AgentSkillsCN

voice-clone

使用qwen3-tts克隆人声,将文本转换为语音。

SKILL.md
--- frontmatter
name: voice-clone
description: Clone a voice using qwen3-tts and generate speech from text

Voice Clone Skill

Use this skill to clone a speaker's voice and generate text-to-speech audio.

Two-Step Process

Step 1: Clone Voice (one-time)

bash
python skills/voice-clone/clone.py <audio_sample.wav> [--transcript "text"]

Creates a speaker embedding file that can be reused.

Step 2: Generate Speech

bash
python skills/voice-clone/speak.py <embedding.safetensors> "Text to speak"
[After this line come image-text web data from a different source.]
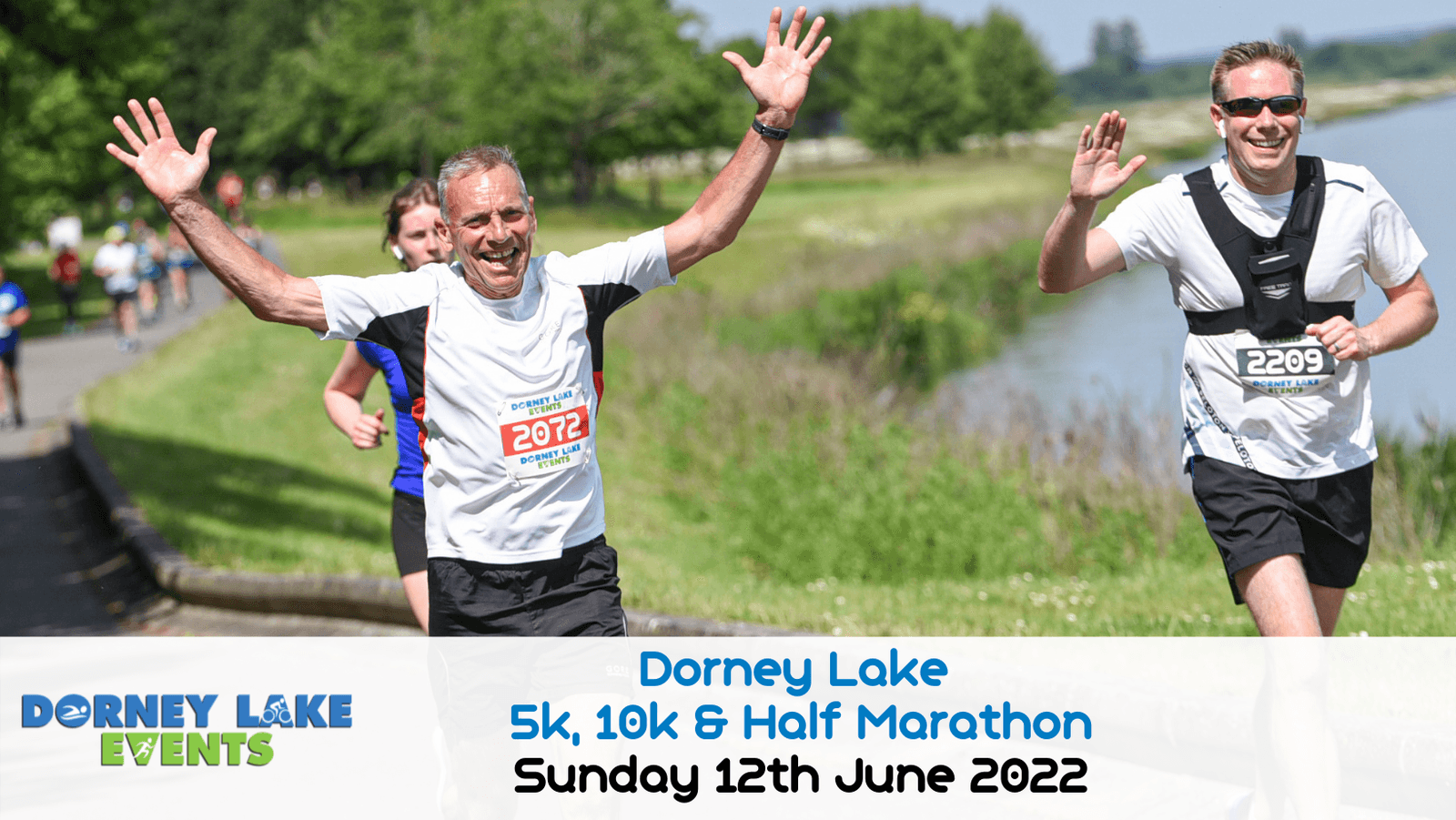 Runners smile and wave at the camera as they participate in the Dorney Lake 5k, 10k & Half Marathon event on a sunny day. Text at the bottom reads "Dorney Lake 5k, 10k & Half Marathon Sunday 12th June 2022".
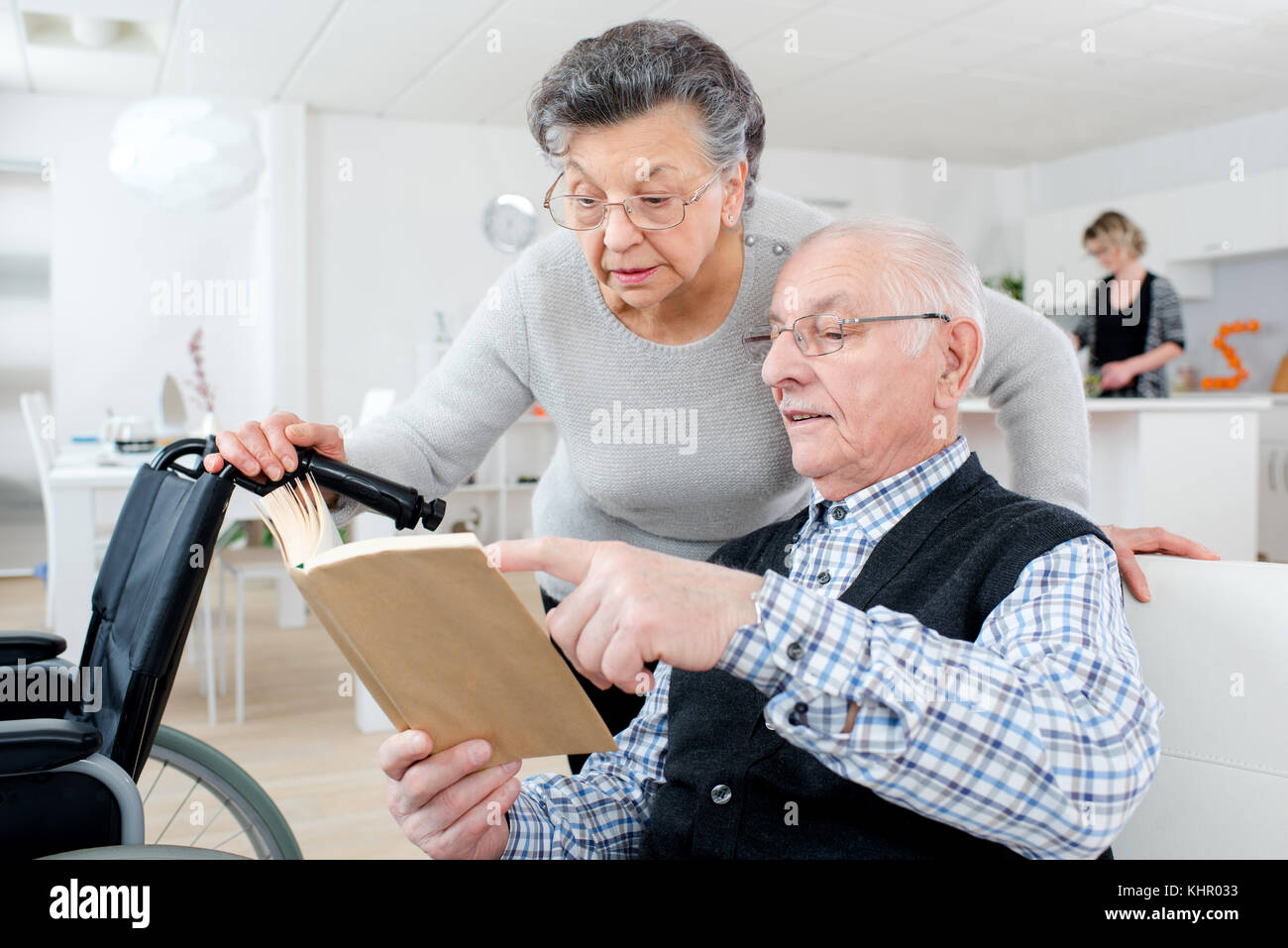 Senior adulto giovane controllando un opuscolo a casa Foto Stock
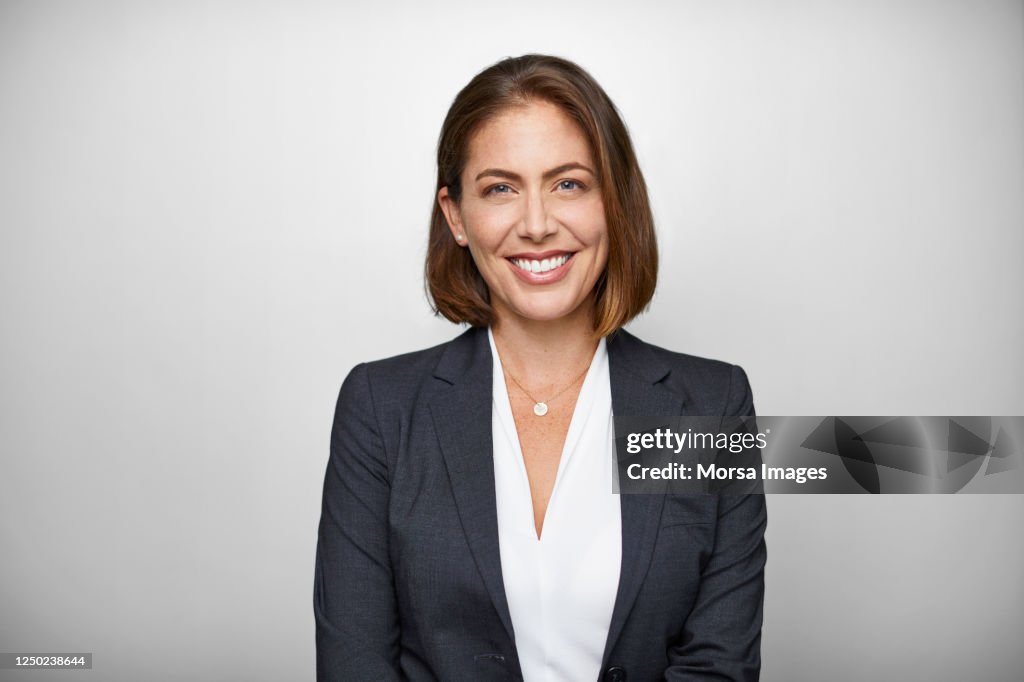 Portrait Of Businesswoman Against White Background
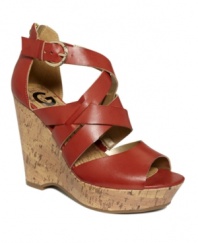 Strap happy! Kick off warm weather in style with G by GUESS' Passage platform sandals. Featuring an ankle strap, they include a high cork wedge heel as well as a back zipper.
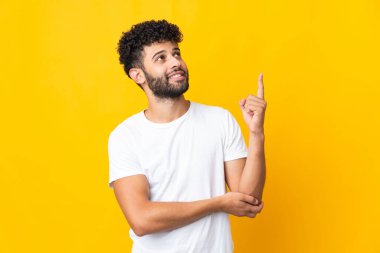 Sarı arka planda izole edilmiş genç Faslı adam harika bir fikre işaret ediyor.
Generates audio using the cloned voice.

Requirements

  • FAL_KEY in .env (fal.ai API key)
  • Voice sample: 10-30 seconds of clear speech (WAV/MP3)
  • Optional: Transcript of the sample for better quality

Output

  • assets/outputs/voice_embeddings/<name>_embedding.safetensors - Reusable voice model
  • assets/outputs/audio/<name>_speech.wav - Generated audio

Notes

  • qwen3-tts works best with Chinese speech samples
  • Cross-lingual cloning (Chinese voice → English speech) may have quality variations
  • Provide reference transcript for best quality